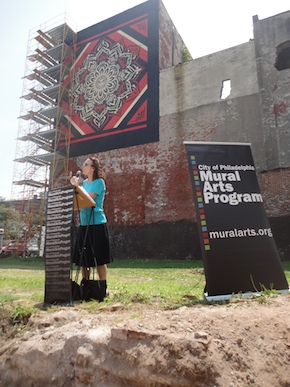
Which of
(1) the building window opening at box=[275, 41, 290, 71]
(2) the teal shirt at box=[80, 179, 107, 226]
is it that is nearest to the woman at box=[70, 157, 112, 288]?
(2) the teal shirt at box=[80, 179, 107, 226]

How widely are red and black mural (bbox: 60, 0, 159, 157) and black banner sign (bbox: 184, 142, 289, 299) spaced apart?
42.0 feet

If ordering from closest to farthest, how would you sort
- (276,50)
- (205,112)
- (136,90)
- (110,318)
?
(110,318) → (276,50) → (205,112) → (136,90)

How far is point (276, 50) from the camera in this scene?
46.4ft

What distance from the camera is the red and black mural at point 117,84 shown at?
55.0 feet

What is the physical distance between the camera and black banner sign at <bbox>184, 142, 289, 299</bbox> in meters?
3.10

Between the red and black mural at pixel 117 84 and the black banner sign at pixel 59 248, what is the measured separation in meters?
12.9

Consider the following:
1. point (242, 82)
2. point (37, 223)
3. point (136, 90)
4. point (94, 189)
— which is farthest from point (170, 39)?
point (94, 189)

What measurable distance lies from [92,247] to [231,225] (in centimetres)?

▸ Task directions
Reproduce all of the material above word for word, omitting the picture.

▸ Answer to this exercise
Which of
(1) the building window opening at box=[275, 41, 290, 71]
(2) the teal shirt at box=[80, 179, 107, 226]
is it that is nearest to the woman at box=[70, 157, 112, 288]?
(2) the teal shirt at box=[80, 179, 107, 226]

How widely are red and black mural (bbox: 60, 0, 159, 157) and black banner sign (bbox: 184, 142, 289, 299) spaced apart?
42.0 feet

If ordering from closest to farthest, how would you sort
- (276,50)
- (205,112)
- (136,90)
- (110,318)
?
(110,318) → (276,50) → (205,112) → (136,90)

How far is point (276, 50) from the camera in this scene?
46.4ft

What distance from the camera is the red and black mural at point 117,84 shown at?
55.0 feet

What is the physical distance between the camera and black banner sign at <bbox>184, 142, 289, 299</bbox> in meters?
3.10

Between the red and black mural at pixel 117 84 and the black banner sign at pixel 59 248, what is the measured separation in meters?
12.9

Consider the following:
1. point (242, 82)
2. point (37, 223)
3. point (136, 90)
4. point (94, 189)
— which is farthest from point (170, 39)?
point (94, 189)

What measurable distance lies from [92,247] to [231,225] (in centimetres)?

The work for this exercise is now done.